The three methods compared are:
- Naive: Here for each boid, every other boid's position and velocity is checked for next step velocity and position compute for the boid.
- Scattered Uniform Grid: Here Uniform grid is implemented and each boid is checked only against neighboring boids within defined grid cells.
- Coherent Uniform Grid: This is similar to Scattered Uniform Grid except that here the data is rearranged in order to speed up access by accessing consecutive memory.
Note: Higher the FPS, better the performance For this test case, block size is kept constant to 256.

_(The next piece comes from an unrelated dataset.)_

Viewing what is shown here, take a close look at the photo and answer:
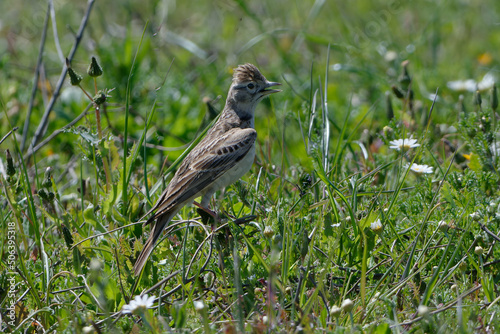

The three methods defined above are further compared for different block size to see difference in performance. For this particular test case, boid count is kept constant to 20000.
The increase in number of boids causes the fps to reduce. This effect is observed in all the three methods used for comparative analysis. This inverse relationship can be attribute to increase in number of loads and hence the computaion.
As the block size increases, we can see that performance improves. This shows that as more blocks are used for the computation, more parallelization can be introduced thereby reducing the computation time.
3. For the coherent uniform grid: did you experience any performance improvements with the more coherent uniform grid? Was this the outcome you expected?
The coherent uniform gris shows some performance improvement as compared to uniform grid. The major difference between the two approaches is that in coherent the position and velocity buffer is rearranged as per the grid cell index. This allows more efficient use of cache because of accessing consecutive memory in the computation.
4. Did changing cell width and checking 27 vs 8 neighboring cells affect performance? Why or why not? Be careful: it is insufficient (and possibly incorrect) to say that 27-cell is slower simply because there are more cells to check!
The performance for 27 neighboring cells was almost comparable if not better than 8 cells in the case of coherent uniform grid. Despite the increase in search space per boid and the expected increase in computation by almost thrice, the fps didn't reflect the drop in performance by proportion as expected. This can be due to faster memory access due to caches and rearranging buffer before searching for boid neighbours.